Serbie : les clandestins de la « jungle » de Subotica essaient de survivre au froid
14 février 2012 - Le courrier des Balkans - Vesela Laloš (Traduit par Jovana Papovićà)
Une centaine de demandeurs d’asile pakistanais et afghans tentent de survivre dans la décharge publique de Subotica, en Voïvodine, bloqués dans leur fuite vers l’Europe par la neige et le froid polaire. La plupart d’entre eux sont en Serbie depuis déjà plusieurs mois, après avoir traversé la Grèce et la Macédoine. Parmi eux, un enfant de sept ans. Bravant les interdits, beaucoup de citoyens leur viennent en aide.
Il est très difficile d’arriver jusqu’en Europe, le rideau de fer de Schengen se lève rarement. Le seul et unique chemin pour ces immigrants est l’illégalité : passer à travers la « frontière verte » entre la Serbie et la Hongrie.

• [Entrées du jeu de données]:
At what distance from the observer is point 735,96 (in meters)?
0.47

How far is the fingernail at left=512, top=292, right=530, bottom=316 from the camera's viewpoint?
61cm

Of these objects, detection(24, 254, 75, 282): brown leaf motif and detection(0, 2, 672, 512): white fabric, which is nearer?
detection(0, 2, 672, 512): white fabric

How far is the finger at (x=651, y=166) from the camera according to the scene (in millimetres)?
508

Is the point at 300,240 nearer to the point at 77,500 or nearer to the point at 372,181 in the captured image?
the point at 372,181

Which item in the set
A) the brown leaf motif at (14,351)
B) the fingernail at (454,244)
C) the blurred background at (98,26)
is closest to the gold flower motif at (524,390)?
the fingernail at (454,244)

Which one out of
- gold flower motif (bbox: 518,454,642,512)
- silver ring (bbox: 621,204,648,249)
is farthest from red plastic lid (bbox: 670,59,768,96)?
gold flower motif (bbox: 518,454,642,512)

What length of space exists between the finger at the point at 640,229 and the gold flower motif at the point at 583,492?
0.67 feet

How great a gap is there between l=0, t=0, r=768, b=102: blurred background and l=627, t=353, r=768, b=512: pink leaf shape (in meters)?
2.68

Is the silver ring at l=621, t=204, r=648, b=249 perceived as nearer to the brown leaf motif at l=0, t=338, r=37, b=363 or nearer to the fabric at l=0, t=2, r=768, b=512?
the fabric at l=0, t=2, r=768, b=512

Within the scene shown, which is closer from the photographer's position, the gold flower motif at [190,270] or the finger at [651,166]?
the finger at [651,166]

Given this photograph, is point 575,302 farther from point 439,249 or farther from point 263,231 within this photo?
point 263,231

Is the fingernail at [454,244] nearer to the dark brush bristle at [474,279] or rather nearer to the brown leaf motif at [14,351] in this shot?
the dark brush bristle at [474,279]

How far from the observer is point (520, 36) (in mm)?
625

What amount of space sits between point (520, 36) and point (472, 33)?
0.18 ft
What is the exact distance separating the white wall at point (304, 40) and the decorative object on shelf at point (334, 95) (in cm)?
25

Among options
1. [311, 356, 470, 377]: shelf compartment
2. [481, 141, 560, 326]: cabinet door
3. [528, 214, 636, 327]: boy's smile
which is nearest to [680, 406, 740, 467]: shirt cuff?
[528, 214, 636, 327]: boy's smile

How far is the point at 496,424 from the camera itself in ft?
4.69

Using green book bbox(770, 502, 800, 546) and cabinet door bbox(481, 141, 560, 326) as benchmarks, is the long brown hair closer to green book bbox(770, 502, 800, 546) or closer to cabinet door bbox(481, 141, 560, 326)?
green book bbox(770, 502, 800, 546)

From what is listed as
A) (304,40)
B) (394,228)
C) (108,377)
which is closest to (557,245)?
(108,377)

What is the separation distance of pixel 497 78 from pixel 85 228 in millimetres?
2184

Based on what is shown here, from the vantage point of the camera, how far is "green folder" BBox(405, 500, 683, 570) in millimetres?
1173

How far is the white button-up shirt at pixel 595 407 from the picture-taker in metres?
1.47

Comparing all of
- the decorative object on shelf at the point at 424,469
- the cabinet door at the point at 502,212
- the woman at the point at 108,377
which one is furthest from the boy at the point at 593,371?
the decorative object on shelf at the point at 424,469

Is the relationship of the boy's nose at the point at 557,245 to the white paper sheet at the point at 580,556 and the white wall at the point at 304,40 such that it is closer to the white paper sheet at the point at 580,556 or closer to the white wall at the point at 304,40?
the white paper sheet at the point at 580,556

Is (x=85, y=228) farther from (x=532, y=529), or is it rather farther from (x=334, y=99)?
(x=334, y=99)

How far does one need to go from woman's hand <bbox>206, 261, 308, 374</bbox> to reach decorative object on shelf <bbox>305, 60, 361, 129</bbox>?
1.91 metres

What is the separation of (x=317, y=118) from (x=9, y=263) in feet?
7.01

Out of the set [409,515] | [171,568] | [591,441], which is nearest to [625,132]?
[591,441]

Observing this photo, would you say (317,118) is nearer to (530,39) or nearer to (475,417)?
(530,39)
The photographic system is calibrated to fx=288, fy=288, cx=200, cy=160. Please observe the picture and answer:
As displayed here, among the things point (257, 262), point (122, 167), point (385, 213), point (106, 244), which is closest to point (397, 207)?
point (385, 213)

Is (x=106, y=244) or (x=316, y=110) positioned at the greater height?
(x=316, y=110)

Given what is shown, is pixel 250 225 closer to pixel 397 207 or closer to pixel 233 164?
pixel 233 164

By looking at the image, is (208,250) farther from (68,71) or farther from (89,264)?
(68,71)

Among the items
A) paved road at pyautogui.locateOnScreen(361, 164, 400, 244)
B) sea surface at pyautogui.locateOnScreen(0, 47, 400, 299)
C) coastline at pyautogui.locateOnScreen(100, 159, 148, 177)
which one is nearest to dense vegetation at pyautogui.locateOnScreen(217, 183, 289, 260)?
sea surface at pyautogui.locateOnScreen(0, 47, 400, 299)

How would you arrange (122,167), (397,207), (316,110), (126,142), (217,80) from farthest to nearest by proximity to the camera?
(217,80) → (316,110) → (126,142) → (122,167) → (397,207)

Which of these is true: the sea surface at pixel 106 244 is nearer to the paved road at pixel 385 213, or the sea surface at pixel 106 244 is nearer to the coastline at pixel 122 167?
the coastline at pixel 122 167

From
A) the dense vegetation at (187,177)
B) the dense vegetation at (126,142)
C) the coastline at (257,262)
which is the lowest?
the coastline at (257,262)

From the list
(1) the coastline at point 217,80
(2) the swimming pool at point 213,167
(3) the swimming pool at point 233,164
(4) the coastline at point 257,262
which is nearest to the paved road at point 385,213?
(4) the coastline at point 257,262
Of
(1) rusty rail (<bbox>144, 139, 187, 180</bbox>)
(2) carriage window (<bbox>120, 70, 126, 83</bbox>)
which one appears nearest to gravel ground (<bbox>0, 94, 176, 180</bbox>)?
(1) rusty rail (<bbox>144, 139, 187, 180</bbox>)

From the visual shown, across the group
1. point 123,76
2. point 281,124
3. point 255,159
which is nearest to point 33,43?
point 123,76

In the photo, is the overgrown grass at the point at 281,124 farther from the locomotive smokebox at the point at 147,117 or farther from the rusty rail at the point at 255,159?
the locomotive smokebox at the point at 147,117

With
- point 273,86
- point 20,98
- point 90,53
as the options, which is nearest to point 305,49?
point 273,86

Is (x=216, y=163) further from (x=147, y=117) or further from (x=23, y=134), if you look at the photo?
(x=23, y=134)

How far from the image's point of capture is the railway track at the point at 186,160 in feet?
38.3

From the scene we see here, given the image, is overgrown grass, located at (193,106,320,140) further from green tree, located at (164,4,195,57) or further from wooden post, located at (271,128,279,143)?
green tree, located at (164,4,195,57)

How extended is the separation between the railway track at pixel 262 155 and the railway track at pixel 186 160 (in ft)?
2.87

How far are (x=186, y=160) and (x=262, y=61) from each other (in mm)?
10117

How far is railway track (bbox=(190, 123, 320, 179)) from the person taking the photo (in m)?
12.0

• [Consigne]:
Reproduisez à l'identique, dans l'article sur les clandestins de Subotica, le passage allant de « Une centaine de » jusqu'à « et la Hongrie. » inclus.

• [Résultat de la tâche]:
Une centaine de demandeurs d’asile pakistanais et afghans tentent de survivre dans la décharge publique de Subotica, en Voïvodine, bloqués dans leur fuite vers l’Europe par la neige et le froid polaire. La plupart d’entre eux sont en Serbie depuis déjà plusieurs mois, après avoir traversé la Grèce et la Macédoine. Parmi eux, un enfant de sept ans. Bravant les interdits, beaucoup de citoyens leur viennent en aide.
Il est très difficile d’arriver jusqu’en Europe, le rideau de fer de Schengen se lève rarement. Le seul et unique chemin pour ces immigrants est l’illégalité : passer à travers la « frontière verte » entre la Serbie et la Hongrie.